- **TASK STATEMENT**
Without including the pictures, copy each line below exactly as it reads.
•••
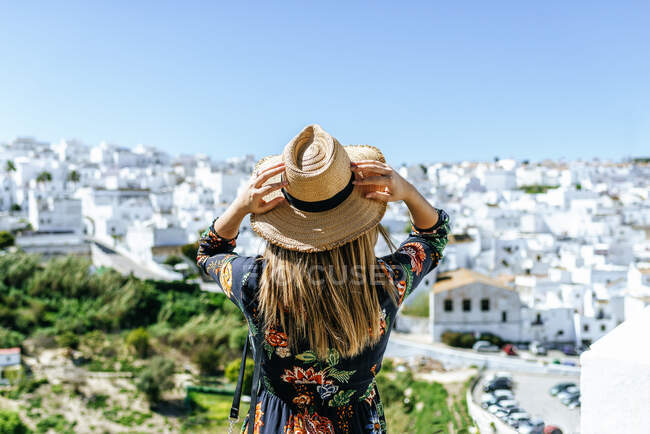 España, Cádiz, Vejer de la Frontera, vista trasera de la mujer con sombrero de paja mirando a la vista - foto de stock
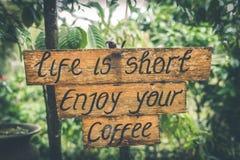 Η ζωή είναι σύντομη απολαμβάνει το κείμενο καφέ σας σε ένα ξύλινο πιάτο στους τροπικούς κύκλους του νησιού του Μπαλί, Ινδονησία στοκ φωτογραφία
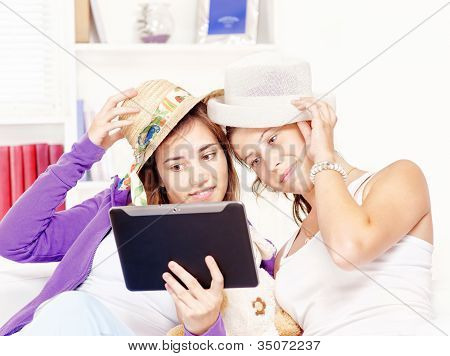 Happy Teenage Girls Having Fun Using Touchpad Computer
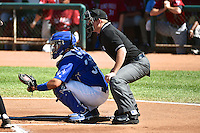 Julian Leon (34) of the Ogden Raptors behind the plate with home plate umpire Ryan Powers during the game against the Idaho Falls Chukars in Pioneer League action at Lindquist Field on July 27, 2014 in Ogden, Utah.  (Stephen Smith/Four Seam Images)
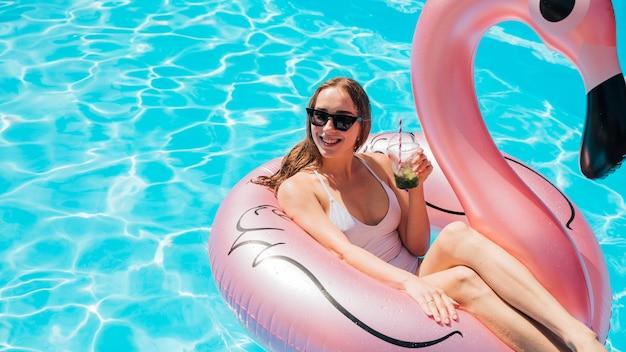 Frau im schwimmring ihr cocktail genießend Kostenlose Fotos
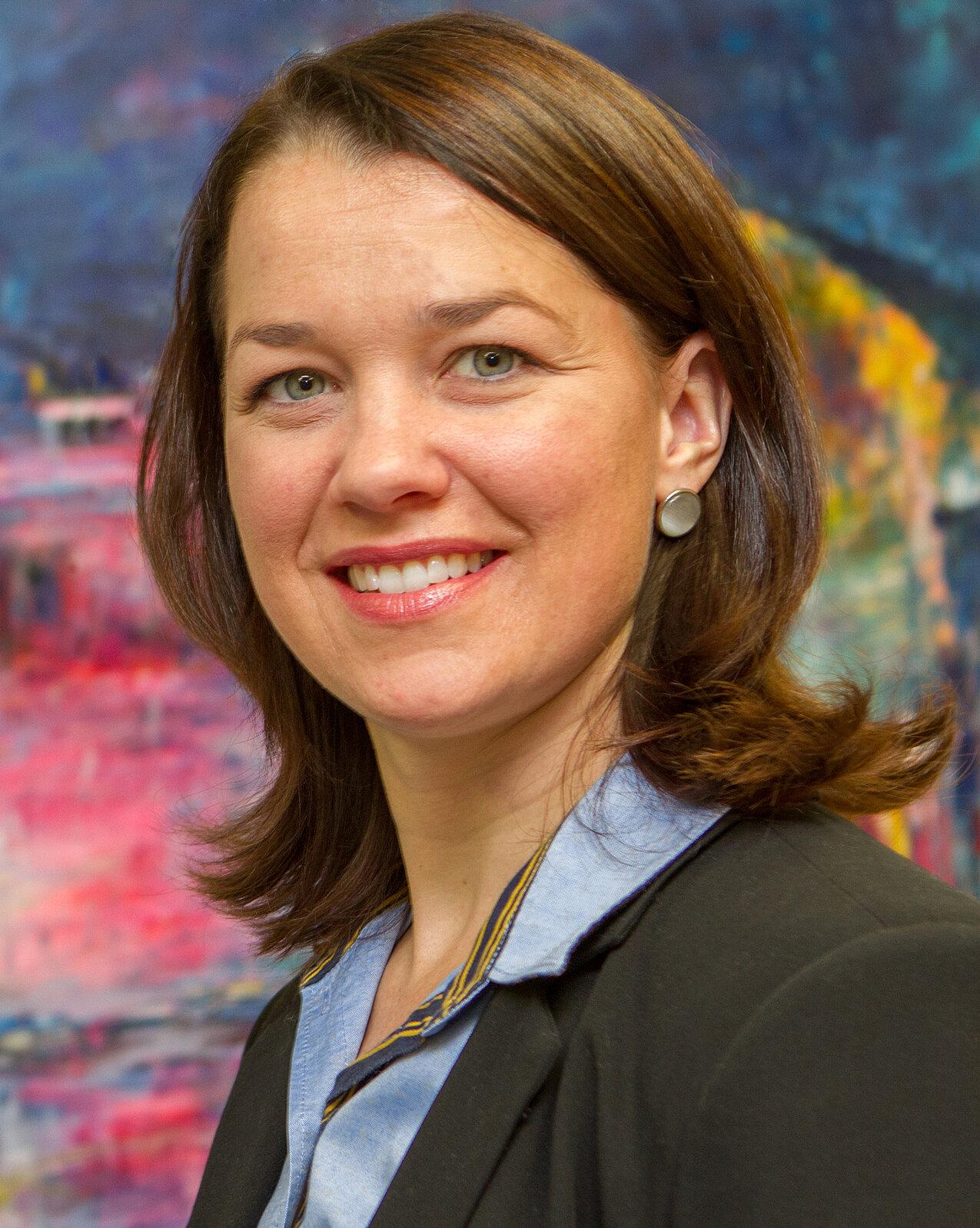 Porträtfoto von Eveline Breyer, sie trägt ein blaues Hemd und hat braune, mittellange Haare.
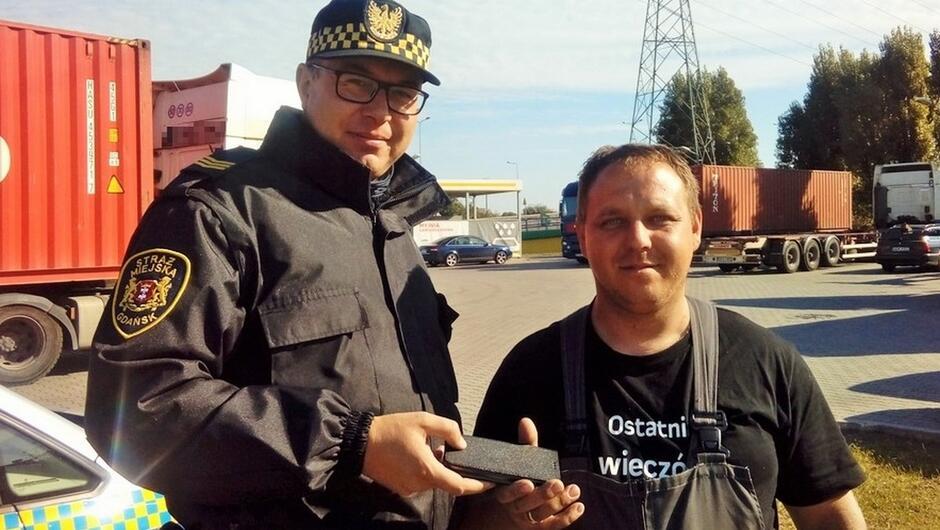strażnik przekazuje smartfon właścicielowi parking myjnia samochody TIR linia wysokiego napięcia drzewa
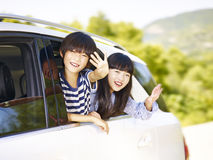 Happy asian children on a sightseeing trip. Happy asian children sticking heads out of rear window of a car and waving hands stock photography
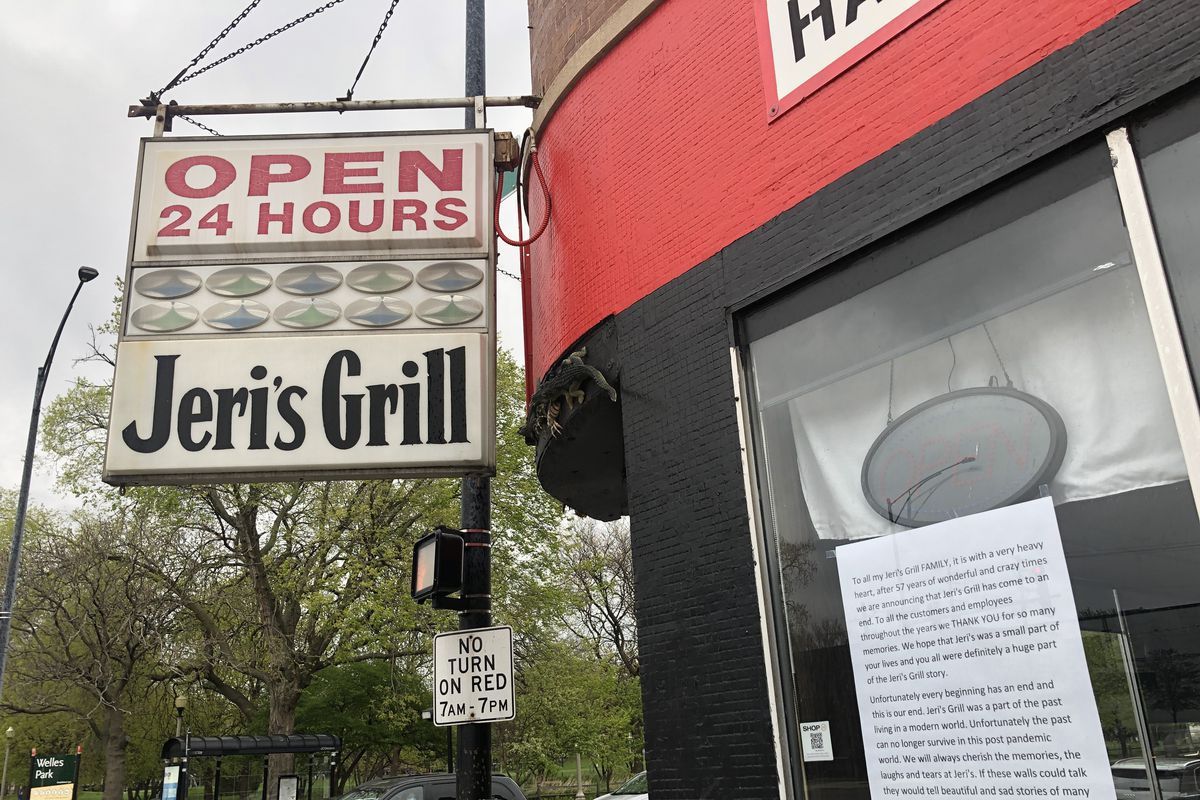 """A sign reading """"Open 24 Hours"""" and """"Jeri's Grill"""" hangs outside a diner."""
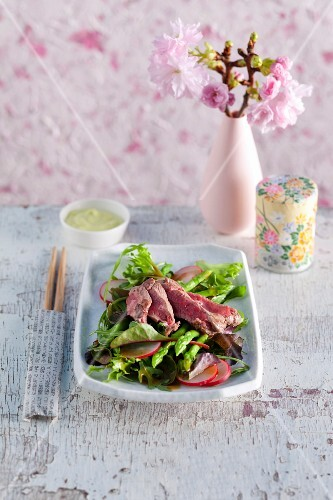 A beef steak with salad and wasabi mayonnaise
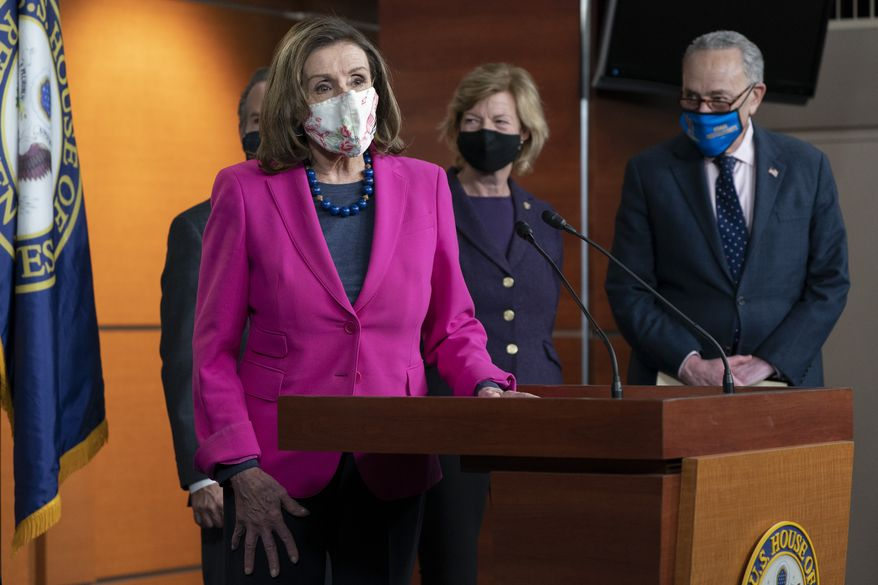 House Speaker Nancy Pelosi of Calif., left, with Sen. Tammy Baldwin, D-Wis., center, and Senate Majority Leader Chuck Schumer, D-N.Y., speaks about the Congress Equality Act, Thursday, Feb. 25, 2021, on Capitol Hill in Washington. Behind Pelosi is Rep. David Cicilline, D-Rhode Island. (AP Photo/Jacquelyn Martin)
•••
- **ANSWER TO THIS PROBLEM**
 España, Cádiz, Vejer de la Frontera, vista trasera de la mujer con sombrero de paja mirando a la vista - foto de stock
 Η ζωή είναι σύντομη απολαμβάνει το κείμενο καφέ σας σε ένα ξύλινο πιάτο στους τροπικούς κύκλους του νησιού του Μπαλί, Ινδονησία στοκ φωτογραφία
 Happy Teenage Girls Having Fun Using Touchpad Computer
 Julian Leon (34) of the Ogden Raptors behind the plate with home plate umpire Ryan Powers during the game against the Idaho Falls Chukars in Pioneer League action at Lindquist Field on July 27, 2014 in Ogden, Utah.  (Stephen Smith/Four Seam Images)
 Frau im schwimmring ihr cocktail genießend Kostenlose Fotos
 Porträtfoto von Eveline Breyer, sie trägt ein blaues Hemd und hat braune, mittellange Haare.
strażnik przekazuje smartfon właścicielowi parking myjnia samochody TIR linia wysokiego napięcia drzewa
 Happy asian children on a sightseeing trip. Happy asian children sticking heads out of rear window of a car and waving hands stock photography
 """A sign reading """"Open 24 Hours"""" and """"Jeri's Grill"""" hangs outside a diner."""
 A beef steak with salad and wasabi mayonnaise
 House Speaker Nancy Pelosi of Calif., left, with Sen. Tammy Baldwin, D-Wis., center, and Senate Majority Leader Chuck Schumer, D-N.Y., speaks about the Congress Equality Act, Thursday, Feb. 25, 2021, on Capitol Hill in Washington. Behind Pelosi is Rep. David Cicilline, D-Rhode Island. (AP Photo/Jacquelyn Martin)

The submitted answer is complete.